Increasingly, doctors find themselves at the crossroads of medicine and business because they are no longer independent, but employed by hospitals run by business people. This business relationship threatens the very fiber of the doctor-patient relationship central to the practice of medicine. Unfortunately, what we're seeing now are the strains created when third party interests and market forces have sufficiently disrupted that relationship.

-Wes

1 comment:

  1. Wes,

    First off, buisiness hasn't met medicine; its taken it over. And herein is the problem. While we busy doctors have decided to foresake the business end of medicine for the green pastures of pure medical care, we have left the beuracrats and administrtors to run the show. Everything they decide ultimately impacts how resources are allocated and how medicine is practiced. All I see now is a bunch of docs whining about how things are, but having liitle influence or say in the process, having turned it over to the bottom line guys. We need less whiners and more docs to take back the medical decision making including how these resources are deployed (are you benefitting from that 65 million dollar rebranding campaign at your hospital?)

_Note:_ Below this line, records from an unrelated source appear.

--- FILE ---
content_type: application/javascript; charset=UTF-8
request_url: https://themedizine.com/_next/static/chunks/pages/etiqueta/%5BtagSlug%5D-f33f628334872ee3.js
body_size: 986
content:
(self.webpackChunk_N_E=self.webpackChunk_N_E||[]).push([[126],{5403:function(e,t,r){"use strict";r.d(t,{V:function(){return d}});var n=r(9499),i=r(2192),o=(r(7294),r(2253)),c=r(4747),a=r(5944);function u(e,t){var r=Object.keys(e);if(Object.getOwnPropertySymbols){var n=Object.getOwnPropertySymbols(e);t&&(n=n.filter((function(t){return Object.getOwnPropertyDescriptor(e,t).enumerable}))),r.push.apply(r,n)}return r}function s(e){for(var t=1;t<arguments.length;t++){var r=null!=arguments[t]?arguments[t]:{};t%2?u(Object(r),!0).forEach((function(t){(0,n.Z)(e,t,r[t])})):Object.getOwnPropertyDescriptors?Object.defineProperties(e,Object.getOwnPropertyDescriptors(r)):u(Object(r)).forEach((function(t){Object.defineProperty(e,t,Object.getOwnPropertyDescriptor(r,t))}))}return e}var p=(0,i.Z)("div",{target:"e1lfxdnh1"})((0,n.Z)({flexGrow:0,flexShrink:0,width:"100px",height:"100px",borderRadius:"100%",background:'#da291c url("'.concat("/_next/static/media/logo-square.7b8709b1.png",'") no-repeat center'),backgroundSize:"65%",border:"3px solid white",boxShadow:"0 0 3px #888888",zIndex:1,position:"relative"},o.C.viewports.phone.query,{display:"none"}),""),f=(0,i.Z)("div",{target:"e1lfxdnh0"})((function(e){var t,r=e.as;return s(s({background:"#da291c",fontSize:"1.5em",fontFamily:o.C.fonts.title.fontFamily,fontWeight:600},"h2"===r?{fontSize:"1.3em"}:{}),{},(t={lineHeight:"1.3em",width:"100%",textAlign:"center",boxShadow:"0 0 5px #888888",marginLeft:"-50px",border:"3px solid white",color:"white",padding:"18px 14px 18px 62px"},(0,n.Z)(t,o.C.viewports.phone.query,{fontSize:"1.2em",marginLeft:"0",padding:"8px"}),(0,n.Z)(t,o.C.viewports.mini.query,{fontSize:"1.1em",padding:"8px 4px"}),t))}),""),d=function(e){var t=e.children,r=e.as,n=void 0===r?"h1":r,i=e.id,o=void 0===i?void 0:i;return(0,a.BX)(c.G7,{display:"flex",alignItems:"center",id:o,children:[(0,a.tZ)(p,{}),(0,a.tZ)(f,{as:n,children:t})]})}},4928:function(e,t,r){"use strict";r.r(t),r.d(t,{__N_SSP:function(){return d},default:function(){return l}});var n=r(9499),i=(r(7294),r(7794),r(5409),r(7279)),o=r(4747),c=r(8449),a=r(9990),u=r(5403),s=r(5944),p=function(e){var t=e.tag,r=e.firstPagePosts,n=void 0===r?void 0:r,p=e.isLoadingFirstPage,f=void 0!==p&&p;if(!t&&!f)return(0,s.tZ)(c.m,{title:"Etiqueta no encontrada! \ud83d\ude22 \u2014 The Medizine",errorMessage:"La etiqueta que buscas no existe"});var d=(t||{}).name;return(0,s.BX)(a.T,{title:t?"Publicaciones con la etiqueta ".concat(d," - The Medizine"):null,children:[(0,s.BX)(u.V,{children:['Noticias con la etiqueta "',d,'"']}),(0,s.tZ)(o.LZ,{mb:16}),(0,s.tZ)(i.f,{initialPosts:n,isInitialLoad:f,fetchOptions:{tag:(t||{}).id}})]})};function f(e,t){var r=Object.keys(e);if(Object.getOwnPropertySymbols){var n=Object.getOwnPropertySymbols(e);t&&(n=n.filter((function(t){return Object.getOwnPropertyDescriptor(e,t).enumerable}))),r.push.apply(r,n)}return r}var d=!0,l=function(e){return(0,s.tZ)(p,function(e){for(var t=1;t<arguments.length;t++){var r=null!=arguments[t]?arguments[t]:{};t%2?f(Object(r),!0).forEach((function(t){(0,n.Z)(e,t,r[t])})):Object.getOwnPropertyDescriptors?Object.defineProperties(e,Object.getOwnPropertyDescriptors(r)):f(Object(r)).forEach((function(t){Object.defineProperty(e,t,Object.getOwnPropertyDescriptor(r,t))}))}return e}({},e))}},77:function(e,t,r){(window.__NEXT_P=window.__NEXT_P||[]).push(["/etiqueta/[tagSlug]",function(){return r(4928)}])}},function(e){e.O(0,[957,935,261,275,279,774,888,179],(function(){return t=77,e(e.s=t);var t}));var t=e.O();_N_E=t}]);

    Secondly, you are either part of the problem or part of the solution. I blame these big, impersonal hospitals who have been taken over by the bottom line guys with their main motivation being their year end bonus, which is most closely tied to financial performance. Like the titans of Wall Street, they have created an unsustainable system feeding off ever increasingly unproven and very expensive technology, which they will gladly sell to us regardless of whether it improves patients lives or not. Does this sound like a good mission statement for a non profit institution like a hospital? How about "St Elsewhere Hospital, we will sell you any medical care regardless of whether it improves your health or not, as long as we caan make a buck doing so".

    Now that they have driven the price of insurance into the stratosphere, thus making insurance unaffordable for an ever incresing segment of our population, they want to kick those patients to the local county hospital so they can cherry pick the high paying customers (not that they haven't been doing this already). They should reap what they sow and be held to helping solve the mess they are creating. If they find this burden overwhelming, then give up the tax exempt status and give up the charade! After all, they do not deliver any more charitable care than the for profit hospitals in every study thats looked at this subject, and seem only intersted in the physics of waterfall construction for their ever more opulent lobbies. Again, does this sound to you like a charitable institution?